Dine inanlar genelde dini, sırf akılla çelişmemesi için, çok farklı şekillerde algılayabilirler ki bazen oldukça da komik olur. Örneğin bir Arapla konuşmuştum bu konuyu, islam'da kadın ikinci sınıftır konusunu tartışıyorduk. Konu " Kadınlar sizin tarlalarınızdır, istediğiniz gibi girin çıkın" ayetine geldi. Burada kadınlar sizin malınızdır tepe tepe kullanın gibi bir anlam olduğunu bu arkadaşa söylediğimde bana verdiği cevap şu oldu: " Hayır orada, anal seks yapmayın diyor, zira islam geldiği zamanlarda Arabistan'da bakirelik çok önemli olduğundan anal seks çok yaygınmış. Orada da demek istiyor ki, kadınlar tarla gibidir, tarlaya tohumu ters yerden değil doğru yerden ekin. " demişti.

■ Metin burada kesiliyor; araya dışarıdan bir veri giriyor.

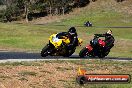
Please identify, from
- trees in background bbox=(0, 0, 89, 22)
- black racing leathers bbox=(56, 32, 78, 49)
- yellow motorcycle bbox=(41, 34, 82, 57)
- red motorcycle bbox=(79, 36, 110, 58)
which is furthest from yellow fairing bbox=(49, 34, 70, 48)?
trees in background bbox=(0, 0, 89, 22)

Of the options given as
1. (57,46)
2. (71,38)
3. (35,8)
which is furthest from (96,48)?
(35,8)

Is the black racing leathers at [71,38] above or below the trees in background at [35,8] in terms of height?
above

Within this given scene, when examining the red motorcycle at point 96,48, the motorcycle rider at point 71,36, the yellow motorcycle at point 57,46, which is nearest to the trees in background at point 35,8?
the red motorcycle at point 96,48

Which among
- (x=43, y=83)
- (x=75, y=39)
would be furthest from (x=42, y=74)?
(x=75, y=39)

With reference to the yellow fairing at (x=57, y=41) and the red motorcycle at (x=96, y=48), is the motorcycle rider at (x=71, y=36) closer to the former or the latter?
the yellow fairing at (x=57, y=41)

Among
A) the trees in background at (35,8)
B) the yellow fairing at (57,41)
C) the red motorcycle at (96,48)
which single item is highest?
the yellow fairing at (57,41)

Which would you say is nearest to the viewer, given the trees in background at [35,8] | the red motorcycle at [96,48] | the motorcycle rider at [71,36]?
the motorcycle rider at [71,36]

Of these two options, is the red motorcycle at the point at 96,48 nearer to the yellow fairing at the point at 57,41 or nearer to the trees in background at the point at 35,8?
the yellow fairing at the point at 57,41

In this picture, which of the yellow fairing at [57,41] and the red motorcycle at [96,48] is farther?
the red motorcycle at [96,48]

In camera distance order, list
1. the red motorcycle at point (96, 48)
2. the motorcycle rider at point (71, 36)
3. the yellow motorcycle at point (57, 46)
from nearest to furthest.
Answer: the yellow motorcycle at point (57, 46)
the motorcycle rider at point (71, 36)
the red motorcycle at point (96, 48)

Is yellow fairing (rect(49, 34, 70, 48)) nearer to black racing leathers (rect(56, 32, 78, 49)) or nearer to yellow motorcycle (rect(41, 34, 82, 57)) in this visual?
yellow motorcycle (rect(41, 34, 82, 57))

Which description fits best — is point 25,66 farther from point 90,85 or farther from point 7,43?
point 7,43

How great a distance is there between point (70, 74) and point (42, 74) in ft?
3.86

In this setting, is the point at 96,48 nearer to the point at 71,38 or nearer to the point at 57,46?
the point at 71,38
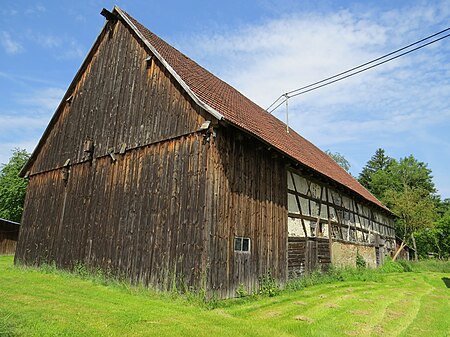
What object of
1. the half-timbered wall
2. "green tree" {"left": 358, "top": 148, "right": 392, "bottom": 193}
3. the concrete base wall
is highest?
"green tree" {"left": 358, "top": 148, "right": 392, "bottom": 193}

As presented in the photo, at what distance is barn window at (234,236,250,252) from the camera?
947cm

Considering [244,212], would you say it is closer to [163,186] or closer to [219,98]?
[163,186]

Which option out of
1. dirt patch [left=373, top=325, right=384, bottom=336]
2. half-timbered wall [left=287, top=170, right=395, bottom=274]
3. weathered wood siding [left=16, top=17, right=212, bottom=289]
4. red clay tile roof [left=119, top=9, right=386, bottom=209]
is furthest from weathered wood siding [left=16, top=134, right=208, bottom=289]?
half-timbered wall [left=287, top=170, right=395, bottom=274]

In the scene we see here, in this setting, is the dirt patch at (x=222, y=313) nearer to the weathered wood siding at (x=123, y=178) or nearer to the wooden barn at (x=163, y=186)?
the wooden barn at (x=163, y=186)

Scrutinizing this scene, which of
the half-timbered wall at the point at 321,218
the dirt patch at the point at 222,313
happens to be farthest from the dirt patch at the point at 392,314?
the half-timbered wall at the point at 321,218

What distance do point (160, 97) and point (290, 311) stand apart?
7012 millimetres

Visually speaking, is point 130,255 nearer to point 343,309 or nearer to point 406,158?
point 343,309

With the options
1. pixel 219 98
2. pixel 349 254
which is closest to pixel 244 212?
pixel 219 98

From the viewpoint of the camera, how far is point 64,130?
1499 centimetres

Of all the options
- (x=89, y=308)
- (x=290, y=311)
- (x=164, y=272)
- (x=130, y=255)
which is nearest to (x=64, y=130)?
(x=130, y=255)

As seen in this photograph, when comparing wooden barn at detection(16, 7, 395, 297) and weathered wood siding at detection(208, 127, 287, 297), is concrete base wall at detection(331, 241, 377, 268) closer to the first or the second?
wooden barn at detection(16, 7, 395, 297)

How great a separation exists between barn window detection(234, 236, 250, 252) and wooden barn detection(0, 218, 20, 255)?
1019 inches

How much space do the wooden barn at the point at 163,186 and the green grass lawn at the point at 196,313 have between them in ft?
2.95

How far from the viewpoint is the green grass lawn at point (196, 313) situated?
598 cm
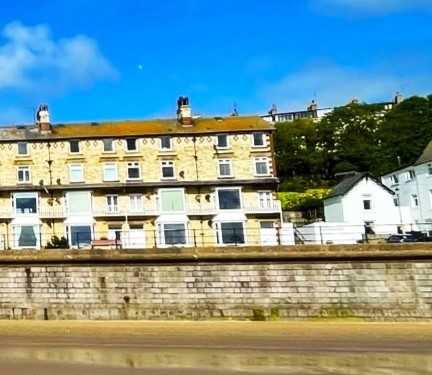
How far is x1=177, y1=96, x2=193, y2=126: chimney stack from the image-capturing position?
162ft

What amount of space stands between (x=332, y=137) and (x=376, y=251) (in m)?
60.0

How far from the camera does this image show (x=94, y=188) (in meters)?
46.3

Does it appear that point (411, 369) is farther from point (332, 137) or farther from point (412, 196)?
point (332, 137)

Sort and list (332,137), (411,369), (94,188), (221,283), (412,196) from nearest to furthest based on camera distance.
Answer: (411,369) → (221,283) → (94,188) → (412,196) → (332,137)

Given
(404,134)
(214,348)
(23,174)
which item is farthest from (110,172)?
(404,134)

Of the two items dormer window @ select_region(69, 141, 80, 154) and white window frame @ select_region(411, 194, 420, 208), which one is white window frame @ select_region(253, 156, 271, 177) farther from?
white window frame @ select_region(411, 194, 420, 208)

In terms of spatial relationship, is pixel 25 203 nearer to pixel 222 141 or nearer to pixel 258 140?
pixel 222 141

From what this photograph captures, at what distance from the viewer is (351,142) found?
8112 centimetres

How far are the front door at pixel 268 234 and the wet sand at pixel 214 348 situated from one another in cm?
1335

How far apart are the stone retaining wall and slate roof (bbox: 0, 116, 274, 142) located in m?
23.1

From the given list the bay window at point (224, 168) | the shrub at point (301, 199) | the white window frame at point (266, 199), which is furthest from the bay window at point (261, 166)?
the shrub at point (301, 199)

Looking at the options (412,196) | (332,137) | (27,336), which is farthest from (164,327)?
(332,137)

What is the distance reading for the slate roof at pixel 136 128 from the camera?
47.7 m

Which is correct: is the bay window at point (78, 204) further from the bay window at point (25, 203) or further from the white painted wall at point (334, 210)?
the white painted wall at point (334, 210)
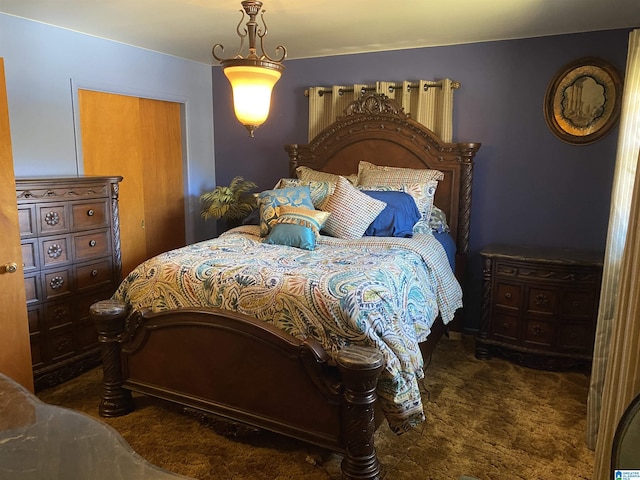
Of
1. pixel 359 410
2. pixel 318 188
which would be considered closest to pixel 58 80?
pixel 318 188

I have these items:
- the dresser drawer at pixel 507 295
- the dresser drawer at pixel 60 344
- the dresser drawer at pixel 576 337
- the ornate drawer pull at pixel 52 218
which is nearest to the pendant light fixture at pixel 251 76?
the ornate drawer pull at pixel 52 218

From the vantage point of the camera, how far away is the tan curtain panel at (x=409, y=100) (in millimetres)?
3865

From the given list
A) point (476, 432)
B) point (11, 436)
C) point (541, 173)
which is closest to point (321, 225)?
point (476, 432)

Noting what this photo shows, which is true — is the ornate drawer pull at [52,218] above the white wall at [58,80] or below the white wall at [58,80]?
below

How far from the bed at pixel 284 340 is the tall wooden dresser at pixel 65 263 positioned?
1.99ft

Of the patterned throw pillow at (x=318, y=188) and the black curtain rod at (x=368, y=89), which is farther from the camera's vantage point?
the black curtain rod at (x=368, y=89)

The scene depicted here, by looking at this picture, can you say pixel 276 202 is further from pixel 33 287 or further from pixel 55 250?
pixel 33 287

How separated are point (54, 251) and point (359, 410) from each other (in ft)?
7.14

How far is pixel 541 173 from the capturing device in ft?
12.1

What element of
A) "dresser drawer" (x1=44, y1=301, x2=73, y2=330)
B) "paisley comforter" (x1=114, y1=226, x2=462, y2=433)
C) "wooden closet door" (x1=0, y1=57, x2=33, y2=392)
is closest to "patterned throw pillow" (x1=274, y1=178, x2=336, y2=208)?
"paisley comforter" (x1=114, y1=226, x2=462, y2=433)

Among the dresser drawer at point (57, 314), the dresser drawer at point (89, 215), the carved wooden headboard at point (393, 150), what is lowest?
the dresser drawer at point (57, 314)

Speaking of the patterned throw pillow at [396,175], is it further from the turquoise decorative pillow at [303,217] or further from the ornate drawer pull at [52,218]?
the ornate drawer pull at [52,218]

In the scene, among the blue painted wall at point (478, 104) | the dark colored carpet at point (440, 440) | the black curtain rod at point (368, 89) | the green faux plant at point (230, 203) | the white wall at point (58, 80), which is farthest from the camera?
the green faux plant at point (230, 203)

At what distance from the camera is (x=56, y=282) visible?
3.06 m
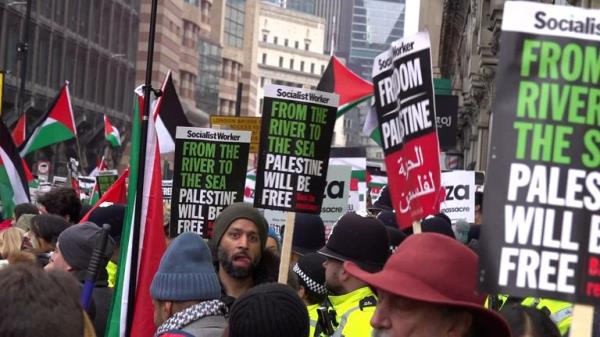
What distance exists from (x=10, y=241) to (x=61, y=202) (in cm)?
241

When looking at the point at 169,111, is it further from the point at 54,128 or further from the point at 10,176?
the point at 54,128

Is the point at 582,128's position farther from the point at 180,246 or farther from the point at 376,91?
the point at 376,91

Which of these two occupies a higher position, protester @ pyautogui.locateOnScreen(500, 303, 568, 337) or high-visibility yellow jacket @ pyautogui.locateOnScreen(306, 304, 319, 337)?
protester @ pyautogui.locateOnScreen(500, 303, 568, 337)

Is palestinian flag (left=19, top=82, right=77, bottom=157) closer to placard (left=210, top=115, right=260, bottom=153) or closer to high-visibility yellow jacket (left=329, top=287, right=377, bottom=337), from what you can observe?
placard (left=210, top=115, right=260, bottom=153)

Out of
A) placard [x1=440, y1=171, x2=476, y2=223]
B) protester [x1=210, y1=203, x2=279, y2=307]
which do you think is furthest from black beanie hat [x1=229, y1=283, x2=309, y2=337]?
placard [x1=440, y1=171, x2=476, y2=223]

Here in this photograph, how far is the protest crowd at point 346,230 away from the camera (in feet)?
10.7

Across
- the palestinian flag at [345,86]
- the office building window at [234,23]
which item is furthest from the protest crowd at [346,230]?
the office building window at [234,23]

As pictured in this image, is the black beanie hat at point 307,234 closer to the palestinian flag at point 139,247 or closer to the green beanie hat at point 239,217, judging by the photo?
the palestinian flag at point 139,247

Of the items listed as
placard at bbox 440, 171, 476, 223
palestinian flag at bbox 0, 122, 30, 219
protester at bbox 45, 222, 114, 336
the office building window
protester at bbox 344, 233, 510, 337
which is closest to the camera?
protester at bbox 344, 233, 510, 337

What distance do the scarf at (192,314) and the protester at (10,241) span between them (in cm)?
281

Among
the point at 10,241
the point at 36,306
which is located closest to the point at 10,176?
the point at 10,241

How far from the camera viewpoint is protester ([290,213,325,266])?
7.58 metres

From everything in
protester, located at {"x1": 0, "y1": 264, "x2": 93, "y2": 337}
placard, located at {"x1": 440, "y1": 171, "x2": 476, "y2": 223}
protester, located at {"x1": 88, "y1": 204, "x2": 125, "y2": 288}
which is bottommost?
protester, located at {"x1": 88, "y1": 204, "x2": 125, "y2": 288}

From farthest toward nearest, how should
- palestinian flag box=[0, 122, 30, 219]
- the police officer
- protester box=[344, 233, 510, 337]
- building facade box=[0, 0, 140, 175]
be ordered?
building facade box=[0, 0, 140, 175] → palestinian flag box=[0, 122, 30, 219] → the police officer → protester box=[344, 233, 510, 337]
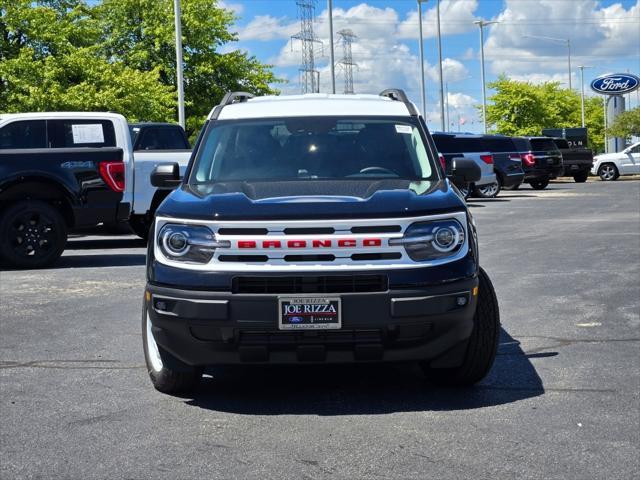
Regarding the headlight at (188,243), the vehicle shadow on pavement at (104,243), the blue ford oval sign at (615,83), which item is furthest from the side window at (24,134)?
the blue ford oval sign at (615,83)

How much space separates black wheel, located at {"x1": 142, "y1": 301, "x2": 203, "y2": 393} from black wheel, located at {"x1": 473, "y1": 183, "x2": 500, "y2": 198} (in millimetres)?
25965

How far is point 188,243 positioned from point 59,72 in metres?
39.0

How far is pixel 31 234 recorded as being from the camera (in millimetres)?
12781

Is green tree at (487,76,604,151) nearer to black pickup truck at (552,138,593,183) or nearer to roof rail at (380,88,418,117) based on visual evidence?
black pickup truck at (552,138,593,183)

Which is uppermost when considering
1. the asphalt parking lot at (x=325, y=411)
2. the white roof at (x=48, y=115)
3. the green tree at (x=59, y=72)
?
the green tree at (x=59, y=72)

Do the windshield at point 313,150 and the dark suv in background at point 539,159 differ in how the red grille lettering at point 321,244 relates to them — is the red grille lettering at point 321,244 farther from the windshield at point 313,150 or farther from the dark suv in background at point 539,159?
the dark suv in background at point 539,159

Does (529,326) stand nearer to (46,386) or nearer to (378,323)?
(378,323)

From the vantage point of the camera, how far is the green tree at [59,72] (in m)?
41.2

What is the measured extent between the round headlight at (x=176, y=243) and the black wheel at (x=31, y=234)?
7682mm

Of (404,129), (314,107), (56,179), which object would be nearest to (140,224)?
(56,179)

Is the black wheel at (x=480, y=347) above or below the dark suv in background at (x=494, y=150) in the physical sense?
below

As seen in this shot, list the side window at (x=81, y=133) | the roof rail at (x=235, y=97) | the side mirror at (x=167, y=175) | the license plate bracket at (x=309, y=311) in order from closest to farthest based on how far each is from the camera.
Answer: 1. the license plate bracket at (x=309, y=311)
2. the side mirror at (x=167, y=175)
3. the roof rail at (x=235, y=97)
4. the side window at (x=81, y=133)

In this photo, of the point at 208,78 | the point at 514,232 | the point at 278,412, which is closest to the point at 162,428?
the point at 278,412

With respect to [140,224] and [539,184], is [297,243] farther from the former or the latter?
[539,184]
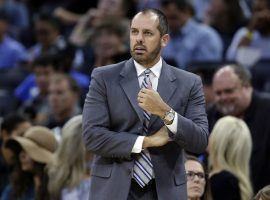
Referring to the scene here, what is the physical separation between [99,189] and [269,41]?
5.73 meters

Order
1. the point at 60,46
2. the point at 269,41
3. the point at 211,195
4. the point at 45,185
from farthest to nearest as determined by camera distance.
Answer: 1. the point at 60,46
2. the point at 269,41
3. the point at 45,185
4. the point at 211,195

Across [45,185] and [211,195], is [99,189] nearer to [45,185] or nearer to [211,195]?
[211,195]

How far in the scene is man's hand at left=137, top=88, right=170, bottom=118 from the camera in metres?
4.74

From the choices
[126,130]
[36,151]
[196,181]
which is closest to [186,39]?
[36,151]

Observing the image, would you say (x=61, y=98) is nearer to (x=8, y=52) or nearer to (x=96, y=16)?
(x=96, y=16)

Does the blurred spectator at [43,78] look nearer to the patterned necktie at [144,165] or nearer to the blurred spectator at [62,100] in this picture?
the blurred spectator at [62,100]

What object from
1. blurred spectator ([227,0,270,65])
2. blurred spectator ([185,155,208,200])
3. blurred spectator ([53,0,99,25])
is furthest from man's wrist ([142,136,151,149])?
blurred spectator ([53,0,99,25])

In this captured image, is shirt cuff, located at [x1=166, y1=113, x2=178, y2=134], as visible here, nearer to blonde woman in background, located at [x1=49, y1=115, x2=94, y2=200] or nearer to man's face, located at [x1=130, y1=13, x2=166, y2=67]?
man's face, located at [x1=130, y1=13, x2=166, y2=67]

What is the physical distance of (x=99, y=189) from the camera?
500 centimetres

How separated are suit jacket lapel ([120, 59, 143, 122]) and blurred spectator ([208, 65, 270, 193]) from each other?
2.80 meters

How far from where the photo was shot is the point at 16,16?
46.4ft

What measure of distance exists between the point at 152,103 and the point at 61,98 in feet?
14.7

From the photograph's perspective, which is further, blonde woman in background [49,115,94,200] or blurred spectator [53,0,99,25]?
blurred spectator [53,0,99,25]

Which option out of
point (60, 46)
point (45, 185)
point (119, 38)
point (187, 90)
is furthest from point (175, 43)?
point (187, 90)
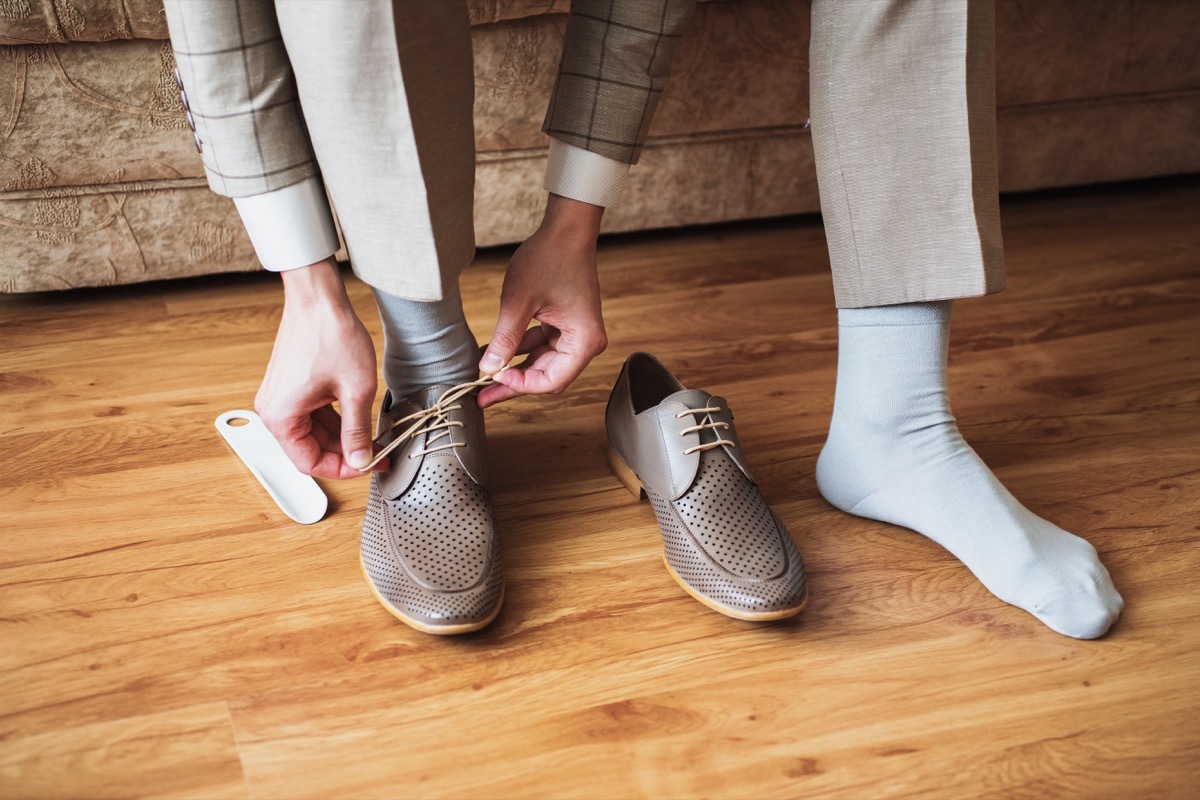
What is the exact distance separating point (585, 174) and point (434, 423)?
23cm

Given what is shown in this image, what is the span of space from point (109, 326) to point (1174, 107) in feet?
5.15

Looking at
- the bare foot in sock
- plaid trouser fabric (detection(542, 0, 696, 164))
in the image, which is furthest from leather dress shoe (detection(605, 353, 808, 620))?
plaid trouser fabric (detection(542, 0, 696, 164))

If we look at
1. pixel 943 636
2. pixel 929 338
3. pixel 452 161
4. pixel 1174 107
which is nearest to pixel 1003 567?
pixel 943 636

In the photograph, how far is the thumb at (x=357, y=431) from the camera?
2.32 feet

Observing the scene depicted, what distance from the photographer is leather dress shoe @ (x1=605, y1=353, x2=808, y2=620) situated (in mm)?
714

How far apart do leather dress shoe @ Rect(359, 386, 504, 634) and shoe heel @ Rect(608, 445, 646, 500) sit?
0.44 feet

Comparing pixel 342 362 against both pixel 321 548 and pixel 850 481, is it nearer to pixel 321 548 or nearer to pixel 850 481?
pixel 321 548

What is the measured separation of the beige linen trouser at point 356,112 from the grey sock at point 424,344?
0.11 metres

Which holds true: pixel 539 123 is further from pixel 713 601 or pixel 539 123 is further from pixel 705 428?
pixel 713 601

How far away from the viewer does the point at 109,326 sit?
117cm

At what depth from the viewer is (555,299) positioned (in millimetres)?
774

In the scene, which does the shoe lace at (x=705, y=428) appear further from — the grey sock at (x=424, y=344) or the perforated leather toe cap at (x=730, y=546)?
the grey sock at (x=424, y=344)

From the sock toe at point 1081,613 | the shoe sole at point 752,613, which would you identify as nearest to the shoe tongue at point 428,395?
the shoe sole at point 752,613

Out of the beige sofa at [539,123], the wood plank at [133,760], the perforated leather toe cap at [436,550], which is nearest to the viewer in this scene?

Bunun yorumunu okuyucuya bırakarak hepinize iyi günler diliyorum.
ornegin bir ateist araf suresi 179'u okudugunda, aklina klasik olarak kader celiskisi gelir. allah'in insanlarin bazilarini cennetlik ama bircogunu cehennem icin yaratip sonra da "ne guzel yaratmisim" diyerek cehenneme gonderip yakmasinin tanrinin iyilik ve adil olma nitelikleriyle uyusmadigini gorur, neden-sonuc iliskilendirmesini goz ardi etmedigi icin inanmaz olur. ayni sureye inanan bakar "aha bak ayni bizim inanmayan damned ghost in the machine, nasil da tasvir edilmis bu surede. gercekten bir davar gibi, belki de biraz daha saskin, hay yaradana gurban, bak kuran'da yaziyor" der. iki taraf icin de anlamsizdir gercekten.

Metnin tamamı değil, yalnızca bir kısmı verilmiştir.